_What the task requires_
Could you rewrite the lines below with "water lily" substituted for every "lily pad", leaving everything else unchanged and the pictures out?

_Data records_
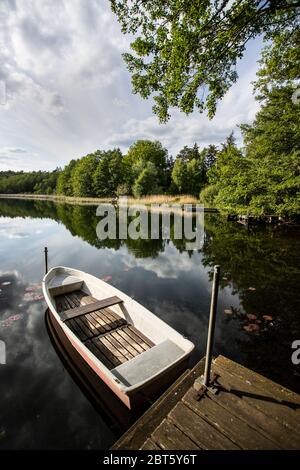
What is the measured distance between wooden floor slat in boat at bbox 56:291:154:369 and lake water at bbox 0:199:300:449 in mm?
651

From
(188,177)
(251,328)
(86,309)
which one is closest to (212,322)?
(86,309)

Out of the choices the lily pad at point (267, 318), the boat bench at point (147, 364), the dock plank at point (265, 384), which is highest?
the dock plank at point (265, 384)

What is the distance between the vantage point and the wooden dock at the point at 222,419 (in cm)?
214

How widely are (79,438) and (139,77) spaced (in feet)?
26.6

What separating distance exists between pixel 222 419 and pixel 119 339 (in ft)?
8.53

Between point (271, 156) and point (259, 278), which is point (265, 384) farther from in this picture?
point (271, 156)

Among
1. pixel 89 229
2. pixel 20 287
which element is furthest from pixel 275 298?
pixel 89 229

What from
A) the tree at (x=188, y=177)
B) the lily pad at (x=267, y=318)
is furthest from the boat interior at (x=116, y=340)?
the tree at (x=188, y=177)

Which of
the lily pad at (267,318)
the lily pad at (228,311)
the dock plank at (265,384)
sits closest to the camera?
the dock plank at (265,384)

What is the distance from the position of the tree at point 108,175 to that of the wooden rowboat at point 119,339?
37234 millimetres

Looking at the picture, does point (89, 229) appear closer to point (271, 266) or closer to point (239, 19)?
point (271, 266)

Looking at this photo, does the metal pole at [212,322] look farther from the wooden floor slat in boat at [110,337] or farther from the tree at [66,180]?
the tree at [66,180]

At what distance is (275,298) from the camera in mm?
6809

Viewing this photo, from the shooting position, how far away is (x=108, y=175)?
144 feet
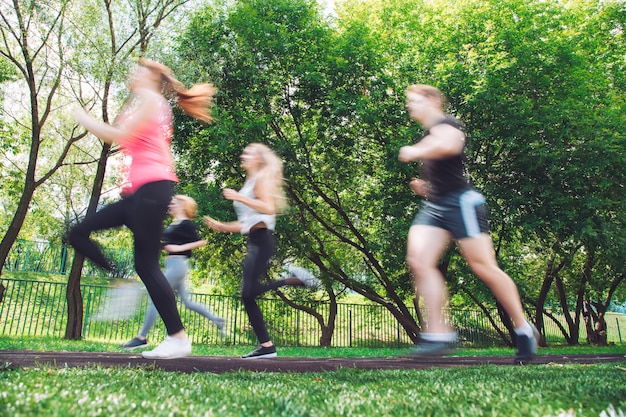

_In response_
What is the measured distance between wooden floor slat in boat at bbox 56:291:154:369 and lake water at bbox 0:199:300:449 in mm?
651

From
(188,177)
(251,328)
(86,309)
which one is closest to (212,322)?
(86,309)

Out of the choices the water lily at point (267, 318), the boat bench at point (147, 364), the dock plank at point (265, 384), which is highest?
the dock plank at point (265, 384)

What is the distance between the vantage point and the wooden dock at the point at 222,419 (in cm)?
214

How widely are (79,438) and (139,77) spaced (in feet)?
26.6

What separating distance exists between pixel 222 419 and pixel 119 339 (in ft)?
8.53

Between point (271, 156) and point (259, 278), which is point (265, 384) farther from in this picture?
point (271, 156)

Among
1. pixel 89 229
2. pixel 20 287
which element is furthest from pixel 275 298?
pixel 89 229

What from
A) the tree at (x=188, y=177)
B) the water lily at (x=267, y=318)
is furthest from the boat interior at (x=116, y=340)?
the tree at (x=188, y=177)

Which of
the water lily at (267,318)
the water lily at (228,311)
the dock plank at (265,384)
sits closest to the camera?
the dock plank at (265,384)

What is the distance from the position of the tree at point 108,175 to that of the wooden rowboat at point 119,339?
37234 millimetres

Looking at the picture, does point (89, 229) appear closer to point (271, 266) or closer to point (239, 19)?
point (271, 266)

Looking at this photo, does the metal pole at [212,322] look farther from the wooden floor slat in boat at [110,337] or farther from the tree at [66,180]?
the tree at [66,180]

At what distance is (275,298) from the camera in mm?
6809

Viewing this photo, from the shooting position, how far away is (x=108, y=175)?
144 feet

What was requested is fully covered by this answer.